[c. 3 January 1773]
Des gens en place et très bien informez me mandent qu'un nommé Grasset libraire de Lausanne a déjà envoyé à Paris plusieurs paquets des lois de Minos et qu'il doit actuellement en faire passer deux mille à un libraire.
Ils sont peutêtre déjà en chemin.
Vous sentez mon cher ami combien cette manœuvre est préjudiciable à vos intérêts et dangereuse pour mon repos. Vous savez quelles fautes énormes de typografie on a commises dans le cours de l'impression, pour ne m'avoir jamais envoié les dernières épreuves. C'est dommage que vous n'aiez jamais eu un correcteur d'imprimerie. Vous avez trop d'esprit pour ne pas lire les mots tels qu'ils doivent être. Un correcteur d'imprimerie les lit tels qu'ils sont.
Quand il n'y aurait que cette faute en tout honneur pour en ton honneur, cella suffirait pour autoriser les malins qui veulent faire tomber la pièce.
Mais il y a un autre inconvénient et il est funeste pour votre débit.
Je vous ai déjà dit que deux ou trois cartons étaient absolument nécessaires, et qu'il fallait adoucir quelques endroits des nottes qui ne passeraient jamais.
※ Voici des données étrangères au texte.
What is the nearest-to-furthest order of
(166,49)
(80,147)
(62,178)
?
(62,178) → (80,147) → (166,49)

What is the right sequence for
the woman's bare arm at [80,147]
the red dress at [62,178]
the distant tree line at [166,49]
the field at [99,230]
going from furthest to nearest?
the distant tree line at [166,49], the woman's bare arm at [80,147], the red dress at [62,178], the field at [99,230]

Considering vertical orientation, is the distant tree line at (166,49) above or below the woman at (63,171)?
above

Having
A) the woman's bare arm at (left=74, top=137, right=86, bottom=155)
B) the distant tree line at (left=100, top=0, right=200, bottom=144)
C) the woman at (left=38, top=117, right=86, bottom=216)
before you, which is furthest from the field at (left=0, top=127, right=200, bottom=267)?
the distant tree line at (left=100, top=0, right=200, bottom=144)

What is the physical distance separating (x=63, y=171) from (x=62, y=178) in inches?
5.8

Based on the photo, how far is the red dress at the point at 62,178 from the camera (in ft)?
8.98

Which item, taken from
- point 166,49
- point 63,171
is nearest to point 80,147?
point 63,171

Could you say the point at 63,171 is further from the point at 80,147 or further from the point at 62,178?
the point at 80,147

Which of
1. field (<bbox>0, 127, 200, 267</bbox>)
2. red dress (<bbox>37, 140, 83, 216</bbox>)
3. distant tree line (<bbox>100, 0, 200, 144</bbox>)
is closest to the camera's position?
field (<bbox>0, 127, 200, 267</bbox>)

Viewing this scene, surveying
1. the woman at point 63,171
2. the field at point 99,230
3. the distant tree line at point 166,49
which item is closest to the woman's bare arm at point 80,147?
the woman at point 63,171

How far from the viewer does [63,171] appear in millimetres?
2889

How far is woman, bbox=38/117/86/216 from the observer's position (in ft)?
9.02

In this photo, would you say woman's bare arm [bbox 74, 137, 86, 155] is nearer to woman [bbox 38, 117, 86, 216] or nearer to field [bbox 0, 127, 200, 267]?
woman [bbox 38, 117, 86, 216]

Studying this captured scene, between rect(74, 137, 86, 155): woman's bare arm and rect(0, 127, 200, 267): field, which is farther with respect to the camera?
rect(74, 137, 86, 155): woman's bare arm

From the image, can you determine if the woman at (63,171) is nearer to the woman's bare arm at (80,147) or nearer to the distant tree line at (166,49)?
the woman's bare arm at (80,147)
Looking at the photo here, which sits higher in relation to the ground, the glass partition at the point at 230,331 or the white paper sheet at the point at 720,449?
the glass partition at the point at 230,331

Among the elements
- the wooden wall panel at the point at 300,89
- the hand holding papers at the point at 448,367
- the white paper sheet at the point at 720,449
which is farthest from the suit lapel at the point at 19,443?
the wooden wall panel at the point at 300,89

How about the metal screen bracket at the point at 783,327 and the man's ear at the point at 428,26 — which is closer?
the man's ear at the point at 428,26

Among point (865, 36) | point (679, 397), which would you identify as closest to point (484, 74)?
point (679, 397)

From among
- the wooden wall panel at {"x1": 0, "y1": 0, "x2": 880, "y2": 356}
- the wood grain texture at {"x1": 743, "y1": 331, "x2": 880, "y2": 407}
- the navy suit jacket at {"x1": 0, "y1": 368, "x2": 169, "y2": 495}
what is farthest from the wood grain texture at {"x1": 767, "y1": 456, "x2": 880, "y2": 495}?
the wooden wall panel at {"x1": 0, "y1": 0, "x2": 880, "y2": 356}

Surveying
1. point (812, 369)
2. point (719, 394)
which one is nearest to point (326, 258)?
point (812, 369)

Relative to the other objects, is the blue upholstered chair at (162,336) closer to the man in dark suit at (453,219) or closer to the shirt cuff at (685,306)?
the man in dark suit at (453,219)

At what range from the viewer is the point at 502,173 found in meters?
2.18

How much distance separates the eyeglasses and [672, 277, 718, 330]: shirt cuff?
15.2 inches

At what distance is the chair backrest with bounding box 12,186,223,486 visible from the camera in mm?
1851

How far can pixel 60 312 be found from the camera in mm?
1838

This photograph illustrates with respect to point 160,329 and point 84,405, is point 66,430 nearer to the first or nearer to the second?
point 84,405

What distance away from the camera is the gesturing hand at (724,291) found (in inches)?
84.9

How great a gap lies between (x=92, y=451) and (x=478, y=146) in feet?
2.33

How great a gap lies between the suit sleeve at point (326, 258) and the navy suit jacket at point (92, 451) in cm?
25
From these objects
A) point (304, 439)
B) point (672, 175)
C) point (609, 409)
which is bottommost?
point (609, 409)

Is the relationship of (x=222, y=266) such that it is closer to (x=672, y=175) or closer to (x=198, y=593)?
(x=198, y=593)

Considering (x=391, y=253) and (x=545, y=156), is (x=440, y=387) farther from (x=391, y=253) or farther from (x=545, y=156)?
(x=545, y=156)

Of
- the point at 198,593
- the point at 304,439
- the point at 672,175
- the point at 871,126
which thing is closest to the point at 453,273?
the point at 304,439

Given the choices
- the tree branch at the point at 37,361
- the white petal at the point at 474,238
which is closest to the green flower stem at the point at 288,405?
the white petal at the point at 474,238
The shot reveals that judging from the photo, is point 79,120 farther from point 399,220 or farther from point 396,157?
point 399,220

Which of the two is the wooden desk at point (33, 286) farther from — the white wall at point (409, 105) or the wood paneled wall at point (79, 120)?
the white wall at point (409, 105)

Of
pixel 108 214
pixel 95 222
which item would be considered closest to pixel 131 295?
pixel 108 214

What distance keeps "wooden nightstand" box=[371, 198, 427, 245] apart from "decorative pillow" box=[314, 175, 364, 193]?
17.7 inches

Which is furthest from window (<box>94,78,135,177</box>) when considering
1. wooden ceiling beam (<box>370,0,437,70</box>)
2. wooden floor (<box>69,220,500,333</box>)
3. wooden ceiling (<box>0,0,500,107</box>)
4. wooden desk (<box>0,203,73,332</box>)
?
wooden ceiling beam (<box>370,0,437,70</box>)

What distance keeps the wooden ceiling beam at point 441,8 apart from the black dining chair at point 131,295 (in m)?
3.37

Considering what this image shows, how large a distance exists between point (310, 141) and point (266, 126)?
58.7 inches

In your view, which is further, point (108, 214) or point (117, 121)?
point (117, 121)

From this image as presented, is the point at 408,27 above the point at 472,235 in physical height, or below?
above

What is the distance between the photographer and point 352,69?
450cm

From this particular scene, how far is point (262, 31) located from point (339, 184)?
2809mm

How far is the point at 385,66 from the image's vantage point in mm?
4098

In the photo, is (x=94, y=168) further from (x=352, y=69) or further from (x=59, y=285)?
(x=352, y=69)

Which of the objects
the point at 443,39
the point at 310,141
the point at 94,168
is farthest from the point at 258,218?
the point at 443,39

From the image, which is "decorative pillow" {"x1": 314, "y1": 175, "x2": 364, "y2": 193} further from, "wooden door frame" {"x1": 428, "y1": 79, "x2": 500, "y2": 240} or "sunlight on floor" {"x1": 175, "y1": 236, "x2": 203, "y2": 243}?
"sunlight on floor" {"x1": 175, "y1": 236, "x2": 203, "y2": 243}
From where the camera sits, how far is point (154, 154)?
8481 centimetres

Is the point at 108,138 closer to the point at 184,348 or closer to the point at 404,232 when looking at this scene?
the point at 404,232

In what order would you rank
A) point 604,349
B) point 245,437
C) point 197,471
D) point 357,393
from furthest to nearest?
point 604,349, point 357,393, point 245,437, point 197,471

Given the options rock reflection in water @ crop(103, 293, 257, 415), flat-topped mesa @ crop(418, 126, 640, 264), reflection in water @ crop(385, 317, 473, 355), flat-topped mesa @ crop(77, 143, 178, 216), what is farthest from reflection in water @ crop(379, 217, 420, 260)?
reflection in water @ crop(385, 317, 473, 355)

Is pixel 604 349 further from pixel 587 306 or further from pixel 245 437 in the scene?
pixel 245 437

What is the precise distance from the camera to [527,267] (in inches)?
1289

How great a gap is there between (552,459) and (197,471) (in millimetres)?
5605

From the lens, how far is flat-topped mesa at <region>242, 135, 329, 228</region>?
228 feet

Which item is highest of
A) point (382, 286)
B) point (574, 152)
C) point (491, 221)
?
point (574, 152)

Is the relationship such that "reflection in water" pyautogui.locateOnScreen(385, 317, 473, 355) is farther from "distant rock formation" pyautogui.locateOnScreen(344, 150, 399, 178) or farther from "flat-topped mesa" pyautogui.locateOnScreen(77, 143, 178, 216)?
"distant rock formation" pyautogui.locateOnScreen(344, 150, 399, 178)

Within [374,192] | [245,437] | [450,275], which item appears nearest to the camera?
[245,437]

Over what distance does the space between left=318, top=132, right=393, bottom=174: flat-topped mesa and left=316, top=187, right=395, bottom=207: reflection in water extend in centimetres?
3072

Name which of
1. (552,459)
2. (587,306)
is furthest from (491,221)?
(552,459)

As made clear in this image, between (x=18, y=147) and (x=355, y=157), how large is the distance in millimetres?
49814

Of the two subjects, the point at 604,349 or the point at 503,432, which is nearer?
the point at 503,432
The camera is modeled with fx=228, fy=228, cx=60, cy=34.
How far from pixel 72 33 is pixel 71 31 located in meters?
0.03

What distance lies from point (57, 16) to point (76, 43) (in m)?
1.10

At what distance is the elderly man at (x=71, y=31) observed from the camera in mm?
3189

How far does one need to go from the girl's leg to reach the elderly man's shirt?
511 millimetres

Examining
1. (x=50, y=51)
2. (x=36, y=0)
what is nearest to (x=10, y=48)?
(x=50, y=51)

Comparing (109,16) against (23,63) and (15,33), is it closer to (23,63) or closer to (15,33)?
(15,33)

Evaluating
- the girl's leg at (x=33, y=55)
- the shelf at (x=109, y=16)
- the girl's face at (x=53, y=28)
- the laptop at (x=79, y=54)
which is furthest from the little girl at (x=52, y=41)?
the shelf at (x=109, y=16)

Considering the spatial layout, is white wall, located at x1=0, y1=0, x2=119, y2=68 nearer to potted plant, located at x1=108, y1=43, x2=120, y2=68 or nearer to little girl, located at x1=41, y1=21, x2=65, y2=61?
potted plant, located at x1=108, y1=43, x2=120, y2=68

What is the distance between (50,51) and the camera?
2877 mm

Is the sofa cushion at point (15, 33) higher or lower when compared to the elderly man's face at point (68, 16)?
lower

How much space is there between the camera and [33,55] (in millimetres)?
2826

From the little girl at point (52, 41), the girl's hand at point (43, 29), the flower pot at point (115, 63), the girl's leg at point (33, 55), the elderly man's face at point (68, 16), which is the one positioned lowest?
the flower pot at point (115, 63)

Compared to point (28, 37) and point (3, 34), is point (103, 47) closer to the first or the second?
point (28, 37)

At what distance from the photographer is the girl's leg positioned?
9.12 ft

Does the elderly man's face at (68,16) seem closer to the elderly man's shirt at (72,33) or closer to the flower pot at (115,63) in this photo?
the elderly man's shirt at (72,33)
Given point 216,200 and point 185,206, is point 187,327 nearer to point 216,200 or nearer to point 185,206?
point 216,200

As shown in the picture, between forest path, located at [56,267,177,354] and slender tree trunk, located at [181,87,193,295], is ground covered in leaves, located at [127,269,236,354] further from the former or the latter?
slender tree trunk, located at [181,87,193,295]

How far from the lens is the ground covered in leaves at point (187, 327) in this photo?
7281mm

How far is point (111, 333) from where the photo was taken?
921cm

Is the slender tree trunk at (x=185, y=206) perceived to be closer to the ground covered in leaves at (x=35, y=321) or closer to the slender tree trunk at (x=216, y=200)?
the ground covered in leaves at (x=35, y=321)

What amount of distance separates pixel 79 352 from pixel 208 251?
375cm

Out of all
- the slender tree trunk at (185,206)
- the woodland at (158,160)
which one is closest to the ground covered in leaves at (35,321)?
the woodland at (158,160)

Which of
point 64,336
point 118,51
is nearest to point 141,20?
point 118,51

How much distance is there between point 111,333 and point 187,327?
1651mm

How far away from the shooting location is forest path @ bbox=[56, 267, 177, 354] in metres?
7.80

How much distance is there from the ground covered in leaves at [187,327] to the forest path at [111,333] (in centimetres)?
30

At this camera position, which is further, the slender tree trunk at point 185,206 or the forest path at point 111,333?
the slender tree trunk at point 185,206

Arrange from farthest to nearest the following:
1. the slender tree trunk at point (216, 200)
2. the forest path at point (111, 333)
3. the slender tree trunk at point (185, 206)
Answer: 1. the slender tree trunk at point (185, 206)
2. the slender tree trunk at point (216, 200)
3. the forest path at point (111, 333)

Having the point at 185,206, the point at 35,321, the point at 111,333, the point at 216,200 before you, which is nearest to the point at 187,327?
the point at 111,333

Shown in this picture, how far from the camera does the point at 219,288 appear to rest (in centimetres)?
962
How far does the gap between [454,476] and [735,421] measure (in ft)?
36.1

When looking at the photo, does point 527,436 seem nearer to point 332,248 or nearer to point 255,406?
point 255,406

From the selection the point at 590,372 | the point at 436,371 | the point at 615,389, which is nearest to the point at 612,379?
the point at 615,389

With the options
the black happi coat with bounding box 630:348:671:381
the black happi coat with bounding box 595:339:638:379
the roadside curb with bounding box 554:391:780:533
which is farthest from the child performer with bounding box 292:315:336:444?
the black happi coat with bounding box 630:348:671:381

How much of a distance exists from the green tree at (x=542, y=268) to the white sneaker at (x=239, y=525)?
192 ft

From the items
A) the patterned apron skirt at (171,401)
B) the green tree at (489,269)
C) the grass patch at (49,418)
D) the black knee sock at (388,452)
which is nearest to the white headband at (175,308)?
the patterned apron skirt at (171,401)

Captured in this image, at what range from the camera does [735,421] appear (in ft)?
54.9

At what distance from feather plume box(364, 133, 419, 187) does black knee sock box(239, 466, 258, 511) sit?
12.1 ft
Cependant voilà deux mille de vos exemplaires en chemin avec la marque de réprobation. M. de Sartine qui a vu un de ces exemplaires est très offensé. Probablement la pièce ne se jouera point. Vos avances seront perdues. Je vois clairement que vous avez été trahi. Vous y mettrez ordre. Je suis faché qu'un contretemps si désagréable vienne vous inquiéter au milieu de vos tracasseries de réélection, mais avec votre prudence et votre activité, on peut remédier à tout. Il est bien à propos que je vous voie incessamment.